Yes, they could just have a wood-burning stove instead of using gas or electricity. Yes, they could be using the old bones of an abandoned barn for their own vegan farm desires - but think about it. Why have you found yourself, you, a person dressed in printed yoga pants, carrying a beaten-up yoga mat, in the middle of an unnamed road? The directions, delivered to you by a person also enjoying some Great Steak in the food court, were written with their sender's sunken soil, stains directly from their discrete compound, and have suspiciously led you to an unfriendly place for phones. A corner in the woods, where the Peloton instructor who advertised "the natural sounds of the Forrest" is just capitalizing on the un-patterned sounds of your screams?

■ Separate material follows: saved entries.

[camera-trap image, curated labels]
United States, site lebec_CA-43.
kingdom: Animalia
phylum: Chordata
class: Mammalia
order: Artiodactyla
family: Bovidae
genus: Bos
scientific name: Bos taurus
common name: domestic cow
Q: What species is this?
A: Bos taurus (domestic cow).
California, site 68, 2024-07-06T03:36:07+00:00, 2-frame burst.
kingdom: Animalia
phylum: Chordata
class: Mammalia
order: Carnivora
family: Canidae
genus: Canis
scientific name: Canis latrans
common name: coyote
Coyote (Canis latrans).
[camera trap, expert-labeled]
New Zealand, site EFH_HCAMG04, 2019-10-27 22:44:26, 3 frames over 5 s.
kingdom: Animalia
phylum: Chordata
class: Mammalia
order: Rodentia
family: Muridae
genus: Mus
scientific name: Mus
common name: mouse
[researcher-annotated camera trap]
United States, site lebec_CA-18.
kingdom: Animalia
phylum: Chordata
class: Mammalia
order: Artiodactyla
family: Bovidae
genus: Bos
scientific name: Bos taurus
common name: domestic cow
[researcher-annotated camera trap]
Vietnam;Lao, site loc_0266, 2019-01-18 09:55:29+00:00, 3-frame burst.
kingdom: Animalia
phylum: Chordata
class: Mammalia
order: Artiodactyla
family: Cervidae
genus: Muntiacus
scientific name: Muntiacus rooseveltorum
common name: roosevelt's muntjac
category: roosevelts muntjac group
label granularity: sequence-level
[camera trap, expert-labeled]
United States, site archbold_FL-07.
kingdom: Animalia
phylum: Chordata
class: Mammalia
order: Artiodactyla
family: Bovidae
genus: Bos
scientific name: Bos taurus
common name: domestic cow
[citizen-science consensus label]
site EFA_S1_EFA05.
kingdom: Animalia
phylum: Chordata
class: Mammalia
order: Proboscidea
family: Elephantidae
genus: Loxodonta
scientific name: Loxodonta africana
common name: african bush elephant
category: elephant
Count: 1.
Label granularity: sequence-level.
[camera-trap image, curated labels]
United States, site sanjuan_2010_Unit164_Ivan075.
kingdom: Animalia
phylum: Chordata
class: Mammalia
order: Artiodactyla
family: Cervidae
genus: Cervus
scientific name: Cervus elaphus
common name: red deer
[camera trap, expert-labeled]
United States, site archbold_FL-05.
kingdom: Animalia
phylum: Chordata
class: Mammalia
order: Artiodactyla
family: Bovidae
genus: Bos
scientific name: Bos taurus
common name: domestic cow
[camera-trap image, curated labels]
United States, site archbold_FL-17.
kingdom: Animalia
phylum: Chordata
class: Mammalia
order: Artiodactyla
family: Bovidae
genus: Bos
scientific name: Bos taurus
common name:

Your fear, as they hunt you with their friends from the leader's hunting lodge? This was not the self-care you signed up for - Perhaps later, you can send them an email? Maybe demand, or at least ask, for your group's wine-or-die-for-the-ride deposit back?
4. It's Jared Leto.
He just leans into the whole, I'm-a-literal-cult-leader-love-and-light-gucci-ambessedor-flower-child-midwest-Jesus a little too much for it to be satirical, you know? And I get a grimy feeling whenever he's involved in a project, not just because it's likely to be bad, but there's definitely some blackmail synergy, surging within that batch of Kombucha; Be wary of dark movie theaters. Make sure before you sit, that Jared Leto has not slithered himself in between the scratchy fabric and the chair's foam insides. All leather must be examined through the crusty, butt-created tears for a pair of blue eyes, staring back - that's him! Right there, get him!